新宿で行われた平和求めるデモ、群衆の妨害で「救急車の活動に支障」と物議 東京消防庁に真偽を尋ねた
3月29日に新宿で行われたデモが原因で「救急車の出動に支障が出た」と話題に。真偽をめぐり、東京消防庁に話を聞いた。
■救急活動の「妨害」はあったのか?
取材に応じてくれた東京消防庁の担当者は、まず「当庁では、救急出場事案の詳細について公表しておりません」と、前置き。そのため、救護活動の内容や、被救護者の状態等については、回答が得られなかった。

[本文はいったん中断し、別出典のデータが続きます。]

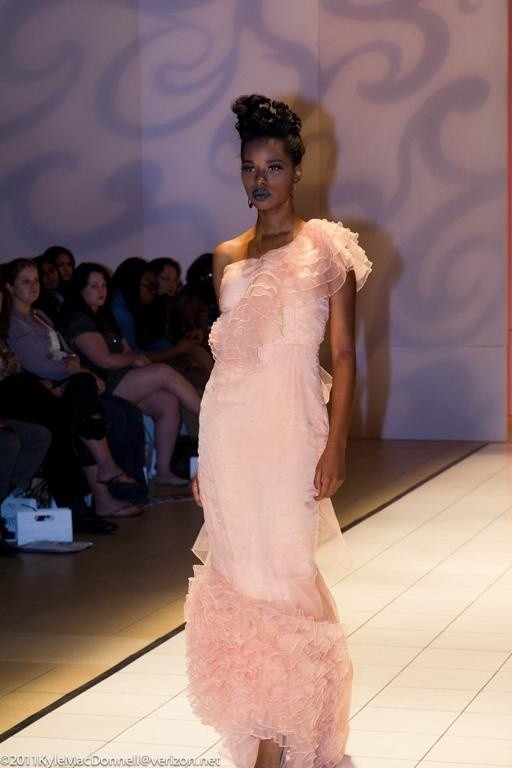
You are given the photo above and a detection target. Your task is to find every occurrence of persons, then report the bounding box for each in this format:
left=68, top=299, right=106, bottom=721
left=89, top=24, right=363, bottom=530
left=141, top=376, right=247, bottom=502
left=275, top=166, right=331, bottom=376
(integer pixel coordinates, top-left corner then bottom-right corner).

しかし、その上で担当者は「当該日時・場所付近での救急活動について、特に『遅延や妨害行為を受けた』という事実はないと認識しております。もし、遅延や妨害行為等が発生やその前兆を発見した場合には、当庁の規程により他隊や関係機関を応援要請し、救急活動を円滑に行えるように組織対応を図ります」と、回答していたのだ。
そのため、今回物議を醸したデモ現場において、参加者や音楽による「救急活動の妨害は無かった」と考えるのが妥当だろう。
救急車の出動について、東京消防庁の担当者は「当庁では、1秒でも早く傷病者を病院に搬送するため全力で活動に当たっています。妨害行為は警察への通報など、毅然とした対応をとらざるを得なくなりますが、それは私たちの望む行為ではありません。一層のご理解をお願いします。また、救急車を必要とする都民の方々へ適切に救急隊が対応できるよう、適時・適切な利用をよろしくお願いします」と、呼びかけている。
これを機に、救急車および隊員に協力する重要性を改めて考えてほしい。
■執筆者プロフィール
秋山はじめ:1989年生まれ。『Sirabee』編集部取材担当サブデスク。
新卒入社した三菱電機グループのIT企業で営業職を経験の後、ブラックすぎる編集プロダクションに入社。生と死の狭間で唯一無二のライティングスキルを会得し、退職後は未払い残業代に利息を乗せて回収に成功。以降はSirabee編集部にて、その企画力・機動力を活かして邁進中。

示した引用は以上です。